**Document extract:**
Hi @sangjaekang, it would be also great if you could file a bug report at https://developer.apple.com/bug-reporting/, with steps to produce the random predictions on an iOS app. Ideally you should attach the model and the app code that demonstrates the inconsistent behavior. Thanks! Initially I thought the issue might be on the Python side with some memory leaks. But if its happening on the app as well, this is something we need to look into in detail.

Aug 22 '18 18:08 aseemw

When do you think this issue will be update?

Was anyone able to resolve this? I am seeing NaN probabilities outputted for my CoreML activity classifier in watchOS 5 simulator on XCode 10.

Sep 25 '18 07:09 swupnil

Hi @swupnil , did you get a chance to file a bug report with code to reproduce the Nan issue on iOS 12.0 or watchOS 5.0. If you have please give us the bug report number and we'll track it internally.

Sep 25 '18 18:09 aseemw

i've been trying to solve this issue as well. my generator model outputs correctly with coremltools (in python). However, the model in iOS13 (iphone xs max device) outputs a bunch of NaN. My model has two inputs. When I set first input to all white or all black pixels, that model gives some non NaN result. However, most of other inputs gives NaN result. Even if I set usesCPUOnly to true, same NaN issue occurs.

Nov 15 '19 08:11 sebkim

I tested my model on iphone 11 pro and it works!! I guess some neural layer only works on apple A13.

Nov 18 '19 01:11 sebkim

@sebkim Hi. I'm facing a similar problem too. The performance and output of the same model are weird on XS and XS MAX, while the model works fine on other devices like IPHONE11 or IPHONE6. Did you find the reason of this problem?

(Short descriptive captions)
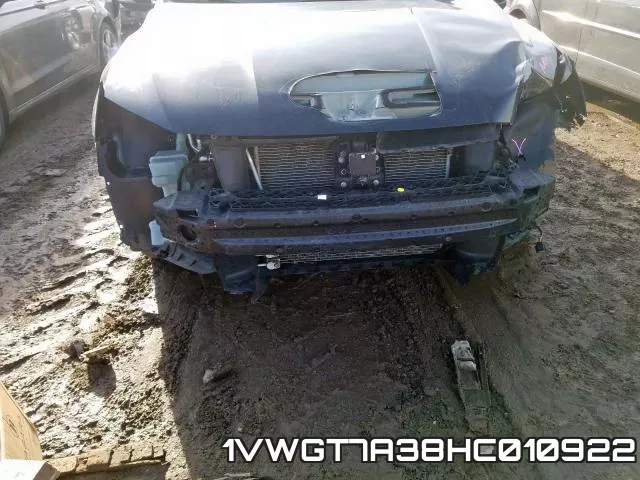1VWGT7A38HC010922 фото 10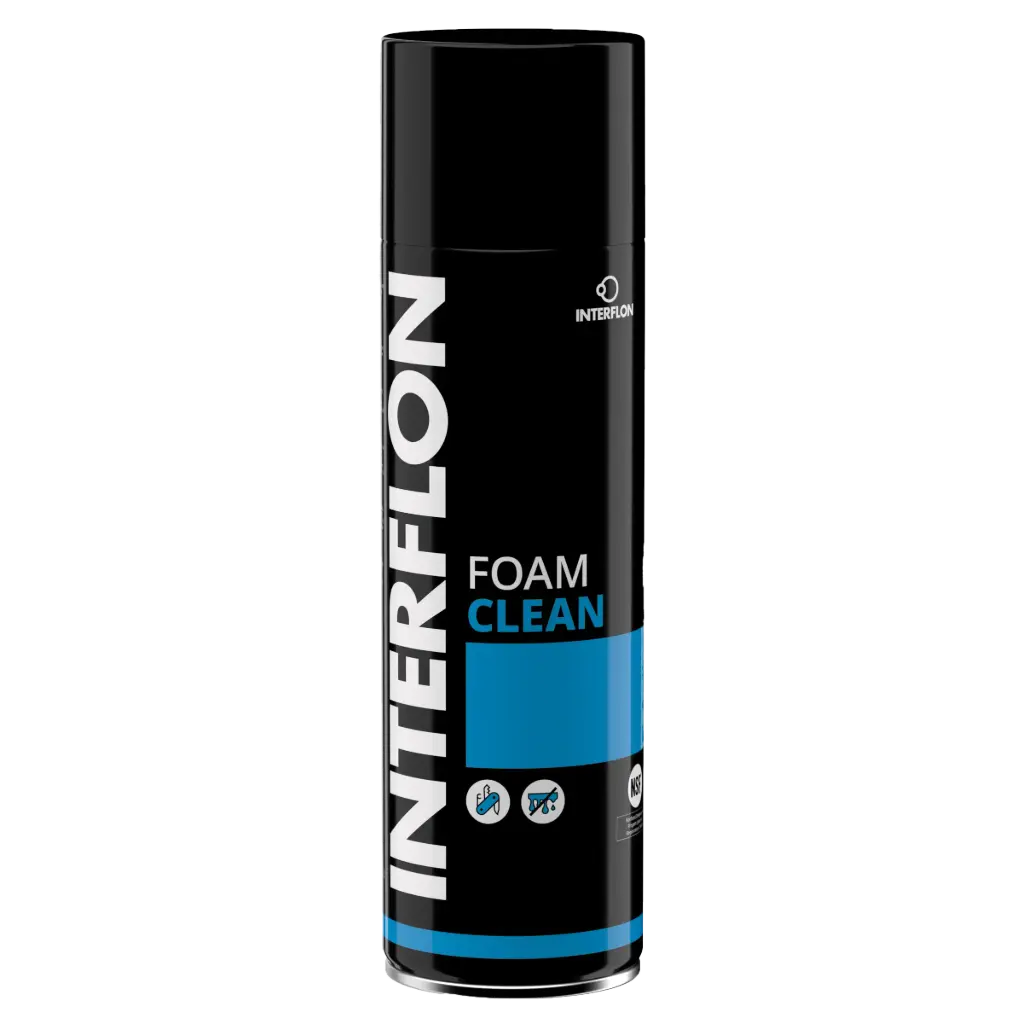 Interflon Foam Clean Aérosol 500 ml
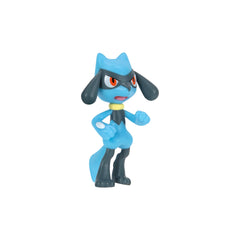 Pokemon Battle Figure 6 Pack figures with authentic details for fans.
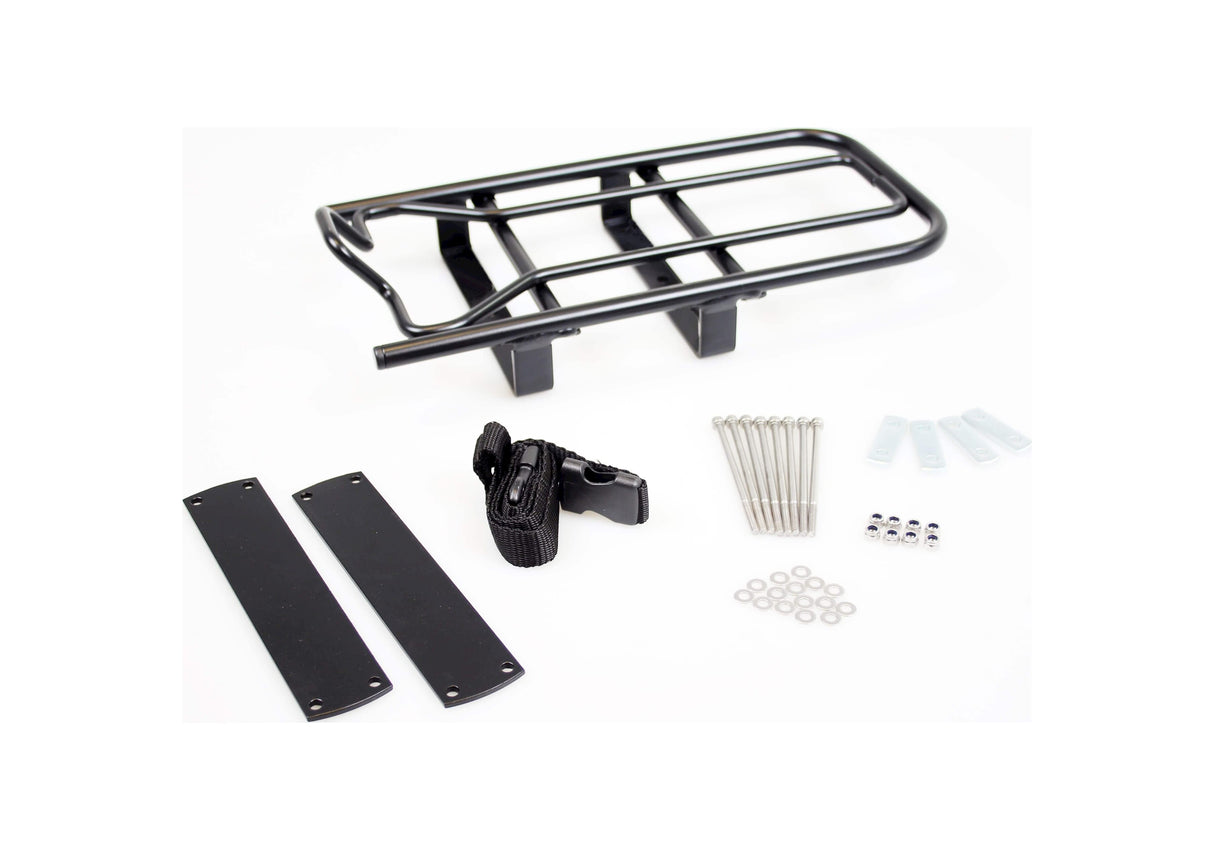 Steco Auxiliary Carrier Ecomo Mat sort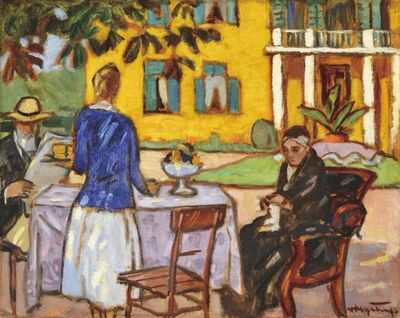 in-the-garden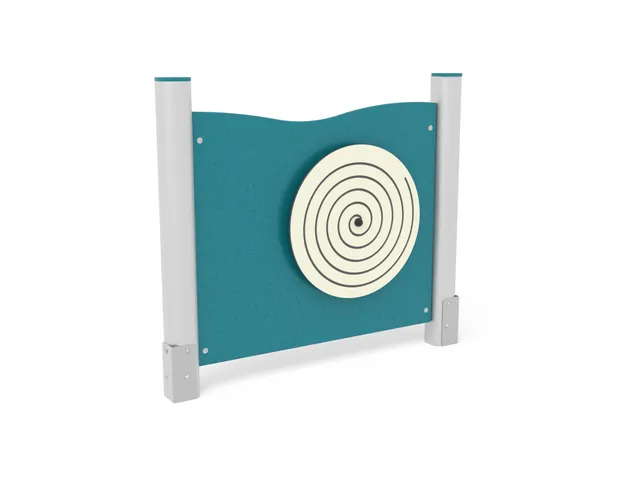 Pozza 1865 Sensoriali Pannello Optical gioco inclusivo esterno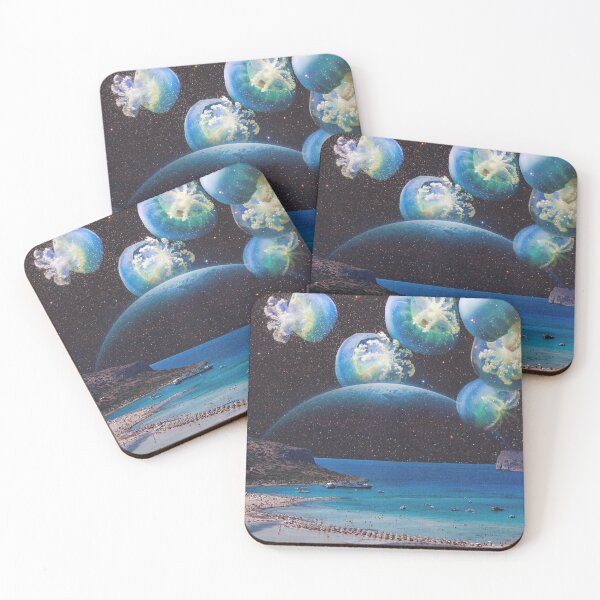 Item preview, Galactic Shoreline designed and sold by Elysian Vision.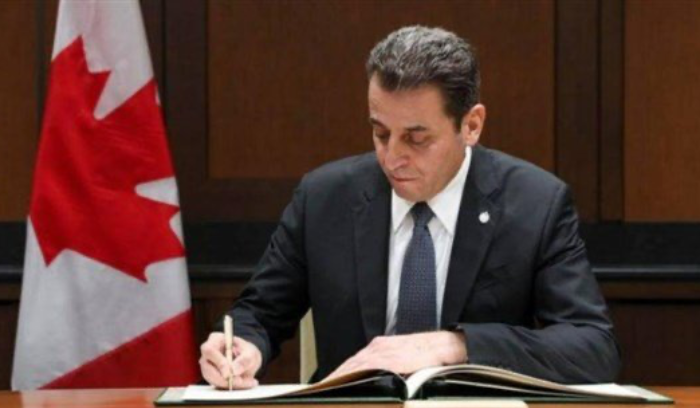 نائب لبناني كندي: زملائي في لبنان حبّذا لو تتعلّمون من التجربة الناجحة في كندا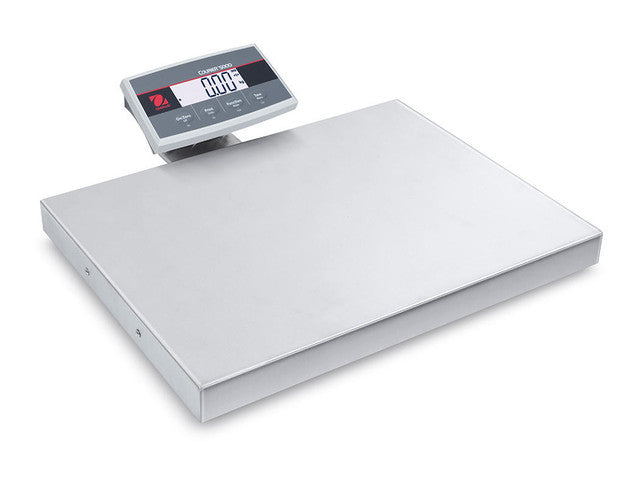 Ohaus i-C52M100L COURIER 5000 Shipping Scale, 100000 g x 50 g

**Task 1:** In the Core ML forum thread, on which device did sebkim's model finally work?
**Task 2:** Continue the forum thread about NaN outputs from Core ML models from the point where it stops.

**Expected output 1:** An iPhone 11 Pro.

**Expected output 2:**
Dec 06 '19 09:12 zoooo0820

@zoooo0820 I can't find the reason. I've reported this issue on apple feedback, but it's quite slow for them to respond.

Dec 06 '19 16:12 sebkim

@zoooo0820 Is it possible for you to share your model so that we can reproduce the issue at our end? Any reproducible toy model would also work.

Dec 06 '19 17:12 DawerG

https://drive.google.com/open?id=11oY6uguu9uXO7SiUV3Zt62YUwcug0MxJ

Here is the model with which we can reproduce.

Dec 08 '19 10:12 sebkim

@zoooo0820 Is it possible for you to share your model so that we can reproduce the issue at our end? Any reproducible toy model would also work.

Sorry for the late reply. I found the difference is caused by the presicion of GPU/CPU. Now I change the way doing inference from GPU to CPU and the result is fine. However, the results on different devices on GPU, using a same model and a same input, are still different.

Dec 09 '19 08:12 zoooo0820

after updating ios 13.3, coreml with usesCPUOnly true on iphone xs max works!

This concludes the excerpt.